The participants in each focus group were given an overview of the terms and (textual) definitions discussed in their meetings to review as a final check.
d) Validation of the subset
The final subset, consisting of SNOMED CT patient problems with corresponding terms and definitions (n = 119) and associated SNOMED CT codes, was presented to all participants (n = 67) to determine if nursing practice was consistently covered. All the participants also confirmed that the terms and definitions accurately reflected nursing practice and that the terms used were unambiguous and understandable.
The nursing subset of SNOMED CT patient problems was also presented to the SNOMED International Nursing Special Interest Group, who were asked to review it to ensure consistency.
Review of the subset needs to be maintained over time, both to review the subset against specified use cases and to accommodate changes to existing content or add new SNOMED CT content.

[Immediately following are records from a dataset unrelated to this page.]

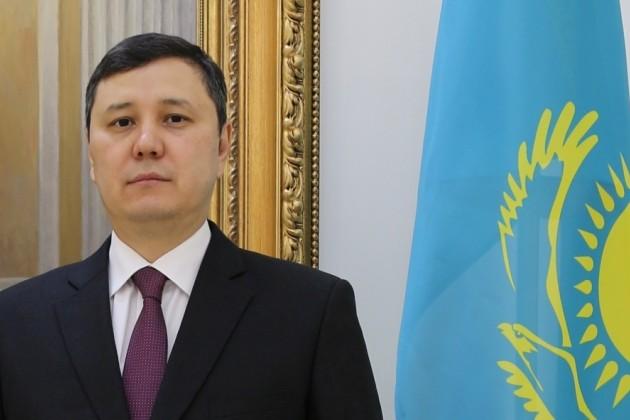 Бауыржан Акатаев стал консулом Казахстана вМоскве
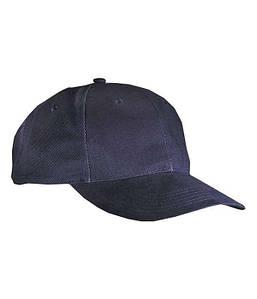 Ламинированная 6 панельная кепка Тёмно-Синий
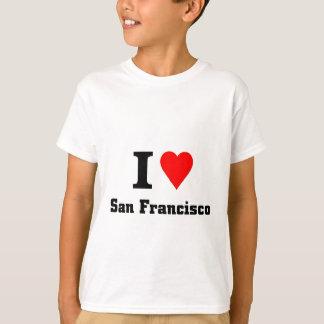 J'aime San Francisco T-shirt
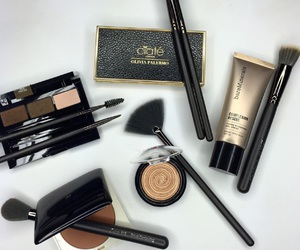 beauty, H&M, and makeup image
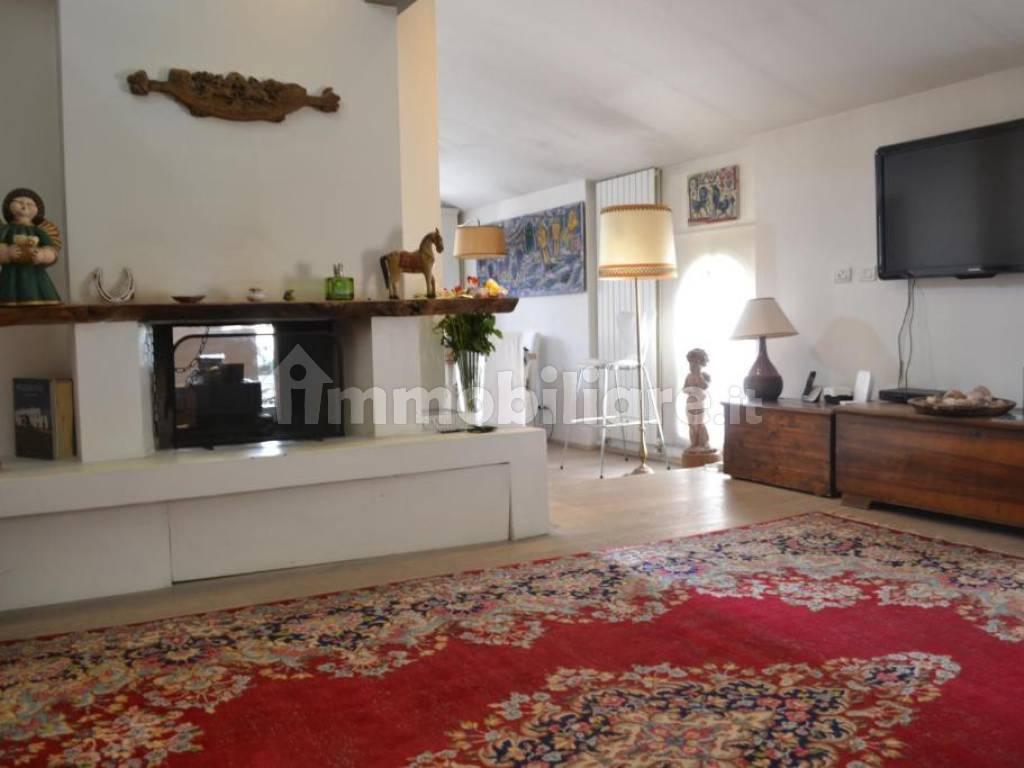 Vendita Appartamento in via Galliera. Bologna. Ottimo ...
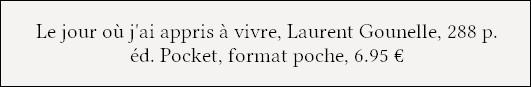 https://www.pocket.fr/tous-nos-livres/romans/romans-francais/le_jour_o-_jai_appris_a_vivre-9782266258739/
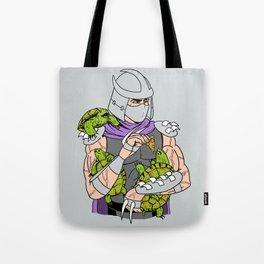 Ninja Pets Tote Bag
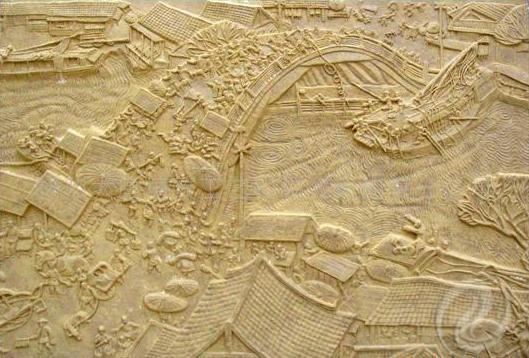 校园雕塑设计,园林景雕塑观设计北京国际雕塑园玻璃钢浮雕厂家图片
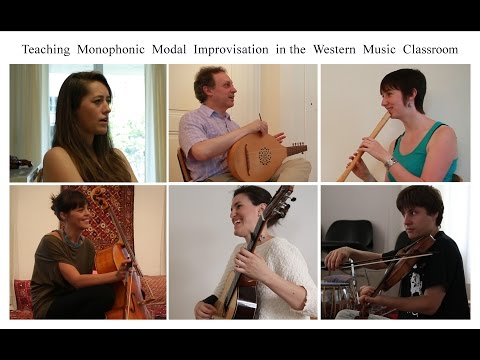 Teaching Monophonic Modal Improvisation in the Western Music Classroom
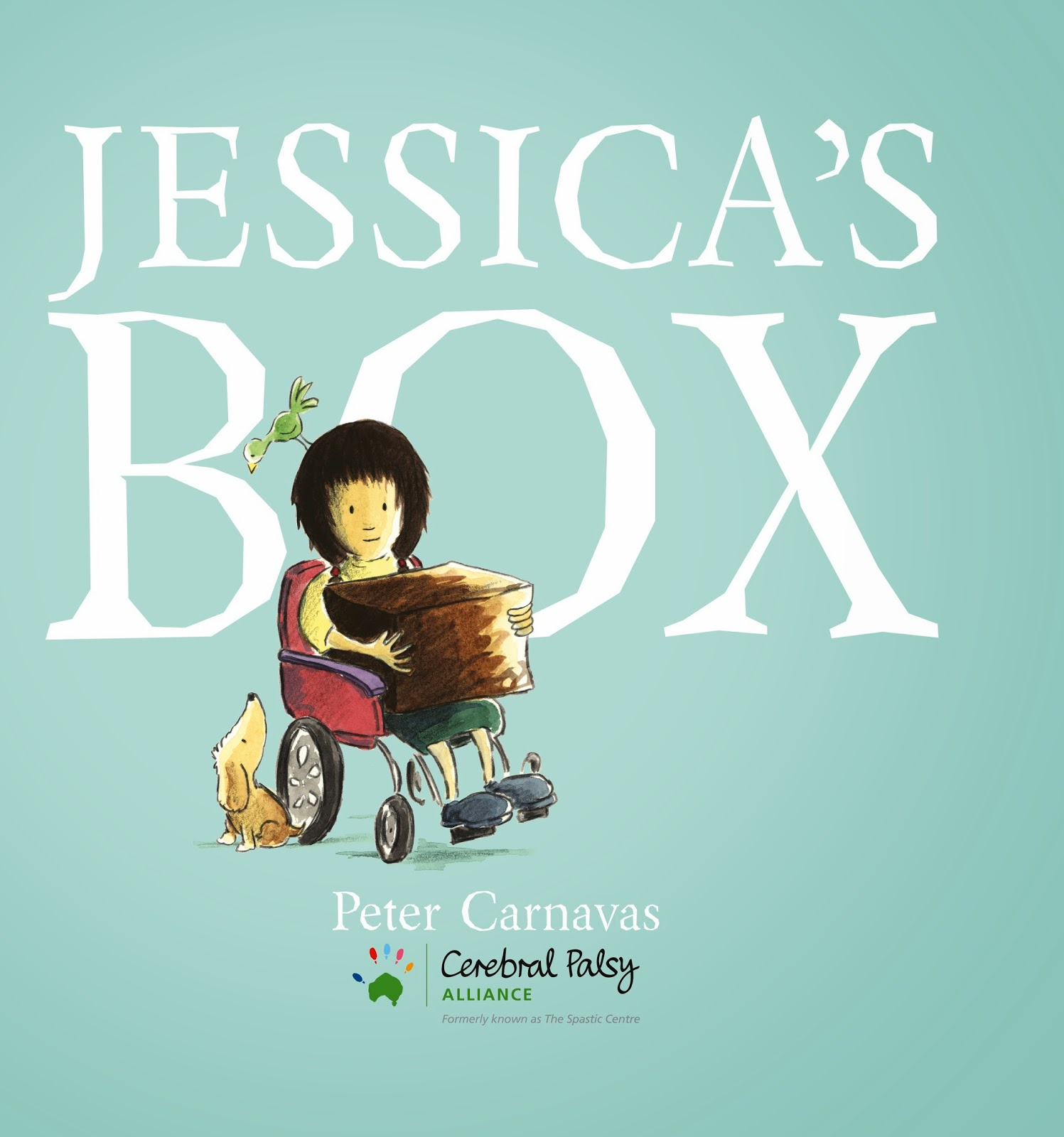 Kids' Book Review: Review: Jessica's Box - Cerebral Palsy Alliance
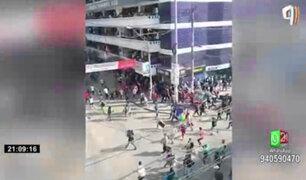 La Victoria: ambulantes atacaron a fiscalizadores con palos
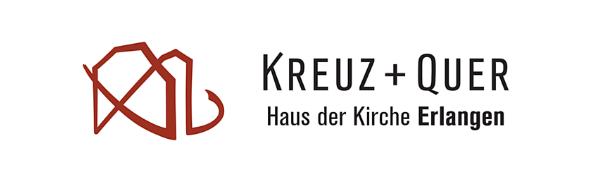 kreuz+quer_partner_logo
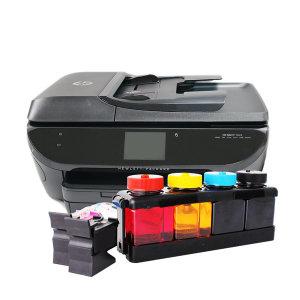 [HP] HP 7645 팩스 무한잉크 복합기 프린터 + 무한통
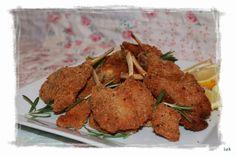 Cocinando... un abril encantado. Chuletillas de cordero a la florentina... o chupa-chups de cordero http://cocinandounabrilencantado.blogspot.com.es/2014/01/chuletillas-de-cordero-la-florentina-o.html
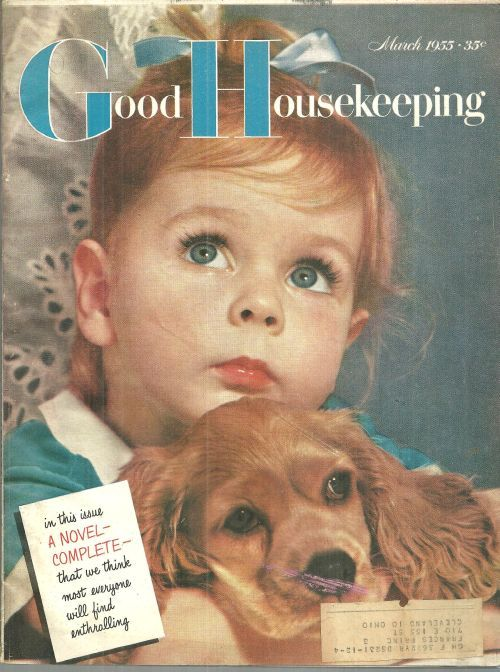 Good housekeeping magazine march 1955 vintage magazines for Good house magazine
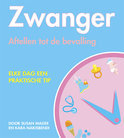 Zwanger / Aftellen tot de bevalling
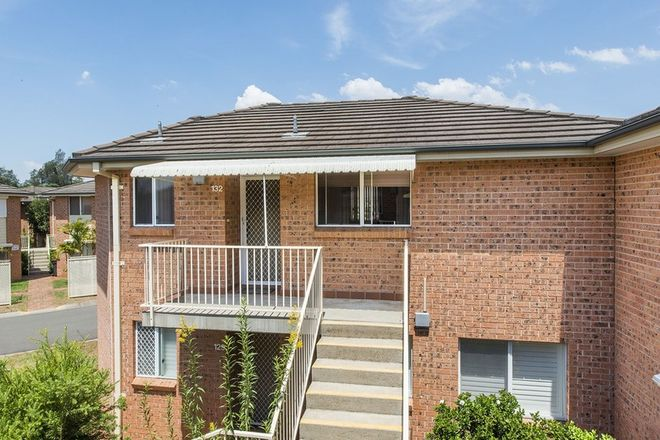 Picture of 132/37 Mulgoa Road, PENRITH NSW 2750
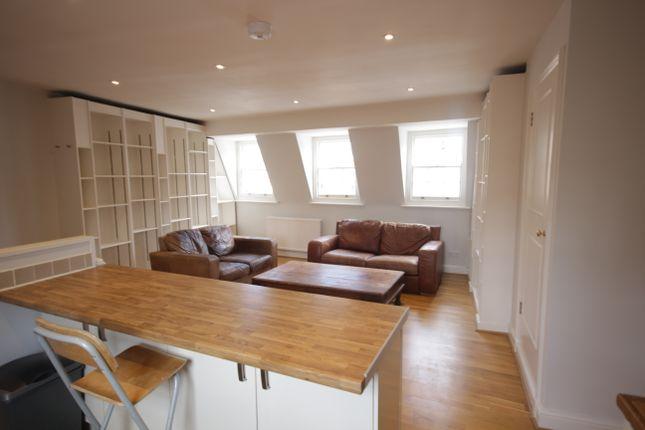 Maisonette to rent in Frith Street, Soho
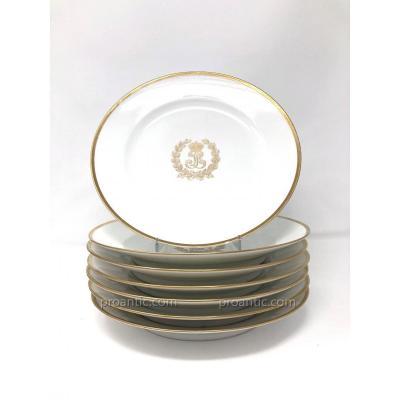 Sept Assiettes en Porcelaine de Sèvres du Service des Bals de Louis-Philippe à Fontainebleau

Separate review projects are being set up, but were beyond the scope of this study.
The final subset was distributed in an electronic format and released online. Each patient problem includes a link to a common feedback form where nurses are encouraged to make recommendations or request revisions, additions or new concepts.
Stage 4: Distribution
Subsets can be distributed as part of the International Release, as part of a National Edition or as part of an Affiliate Edition [37]. For this study, it was decided that the subset will be distributed six-monthly as part of a National Edition, which is in line with the distribution frequency of the International Release. The standard format for distributing the SNOMED CT subset is a Simple Reference Set representing an extensional definition of a subset of components (more information about a simple reference set type can be found in the SNOMED International Practical Guide to Reference Sets [37].
Stage 5: Implement and use
When a subset has been developed, it should be implemented for use in nursing practice. Implementation means that the subset should be integrated into software systems. It is important to support the implementation with guidance during implementation. Additionally, collaboration with users and vendors is necessary in order to test the intended use and its effectiveness. The implementation in software systems and use in practice were not included in the scope of this study and will be followed up with another study.
Stage 6: Maintenance
This stage consisted of establishing a management and maintenance structure, including change management and the revision cycle. The management and maintenance structure was set up in line with NEN 7522:2010 nl ‘Maintenance of coding systems and other terminological systems’, which is a standard defining roles and responsibilities of organisations and people involved in the development of terminological systems. It is applicable only to Dutch healthcare [48].